• **Things to do**:
(1) How would you translate the sentence "Printing presses and distribution are expensive." from the media essay below into Spanish?
(2) Can you carry the essay below on media distribution onward from its last sentence?

Given passage below:

By Eric Picard (Originally published on AdExchanger.com, August 20, 2012)
My friend and colleague Todd Herman (LinkedIn) once wrote a strategy paper about video content when we worked together at Microsoft. Called “Don’t be food,” it was a brilliant paper that laid out a strategy for effectively competing in a world where content is distributed everywhere by anyone. I love the concept of “Don’t be food.” It applies to so many existing business models, but clearly where Todd initiated it – Media – it applies incredibly well.
The media business is being forceably evolved through massive disruptions in content distribution. In the past, control over distribution was the primary driver of the media model. Printed material, radio and television content required a complex distribution model. Printing presses and distribution are expensive. Radio and television spectrum is limited, and cable infrastructure is expensive. Most media theory and practices have been deeply influenced by these long term distribution issues, to the point that the media industry is quite rigid in its thinking and cannot easily move forward.
One of my favorite business case studies is the Railroads. Railroad companies missed massive opportunities as new technologies such as the automobile and airplanes began to be adopted. They saw themselves as being in the “railroad business,” and not the “transportation business.” Because of this they lost significant opportunities and very few of the powerhouse companies from the rail era continue to exist.

End of Given passage.
Data below below:

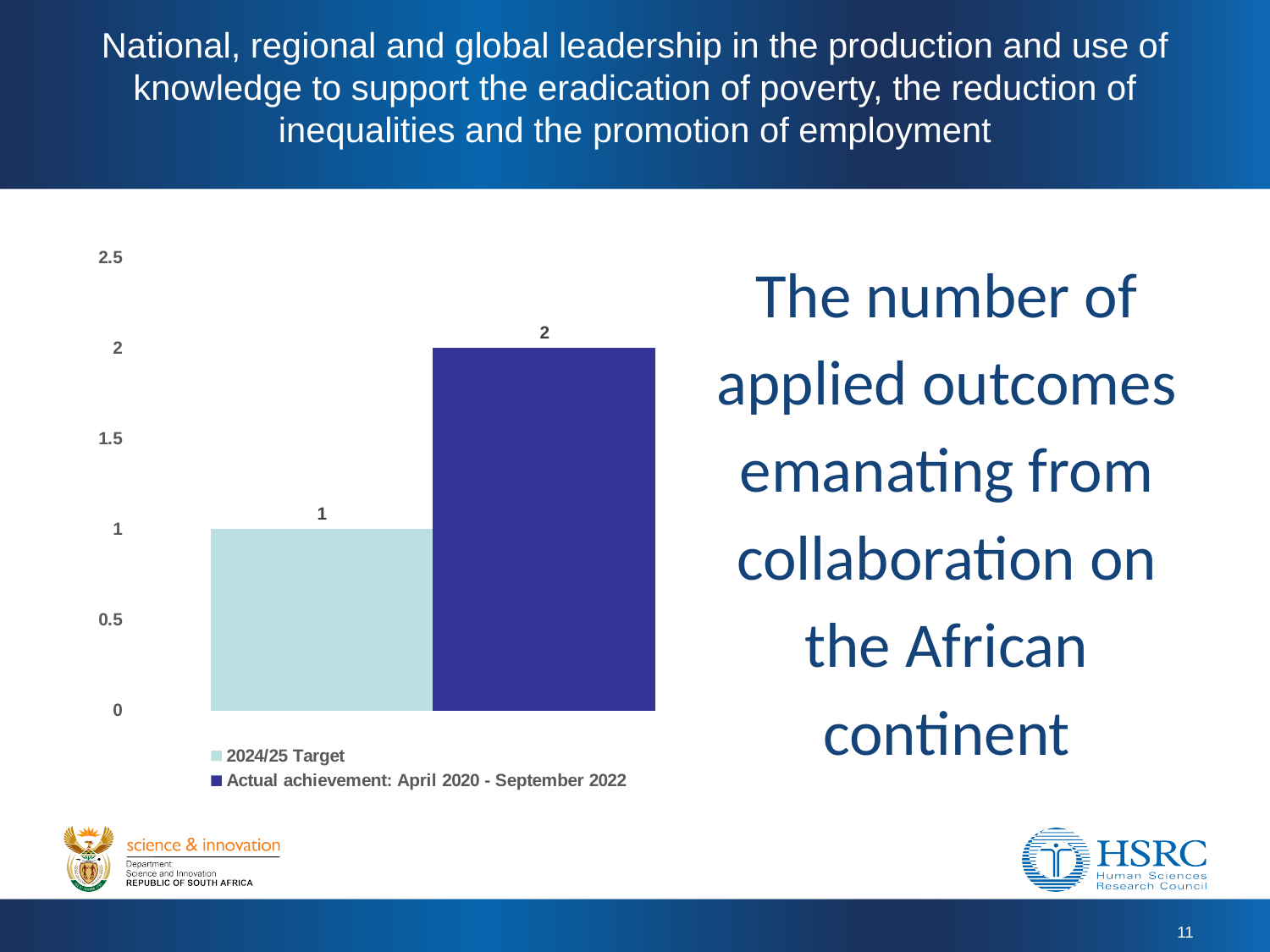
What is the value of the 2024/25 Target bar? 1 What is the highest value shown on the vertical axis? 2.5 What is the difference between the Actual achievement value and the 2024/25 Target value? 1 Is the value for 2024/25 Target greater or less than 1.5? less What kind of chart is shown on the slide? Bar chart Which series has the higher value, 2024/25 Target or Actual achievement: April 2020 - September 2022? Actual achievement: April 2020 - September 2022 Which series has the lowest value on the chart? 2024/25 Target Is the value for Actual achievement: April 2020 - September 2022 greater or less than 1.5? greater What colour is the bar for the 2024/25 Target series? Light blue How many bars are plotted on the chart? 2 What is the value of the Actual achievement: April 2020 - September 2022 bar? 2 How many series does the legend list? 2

End of Data below.

• **Outputs for the tasks**:
(1) Las imprentas y la distribución son caras.

(2)
In media, new technologies have been massively disrupting the space for more than a decade. And there is an ongoing debate about technology companies stepping in and disrupting the media companies. Google is a prominent example, and its recent acquisition of Frommer’s is yet another case where it has eaten a content company and continued to expand from pure technology into media. But Google isn’t moving into media based on the existing rules that the media companies play by – it is approaching media through the lens of technology.
But this issue doesn’t only pertain to the oft-vilified Google: Amazon continues to disrupt the book industry by changing the distribution model through the use of technology, and is clearly gunning for magazine, radio and video content as well. Microsoft is changing the engagement model and subsequently the distribution of content to the living room via its ever-expanding Xbox footprint, and is broadly expanding toward media with Windows 8, its new Surface tablet devices and smartphones – again using technology. Apple has turned distribution models on their ears by creating a curated walled garden of myriad distribution vehicles (apps on devices), but charges a toll to the distributors – again using technology to disrupt the media space. Facebook, Twitter and social media are now beginning to disrupt discovery and distribution in their own ways – barely understood, but again based on technology.
Existing media models are functionally broken – and will continue to be disrupted. Distribution is always a key facet of the overall media landscape, and will continue to be. But as distribution channels fragment, and become more open, the role that distribution plays will radically change. Distribution is no longer the key to media – it is inherently important to the overall model of media – but it isn’t the key.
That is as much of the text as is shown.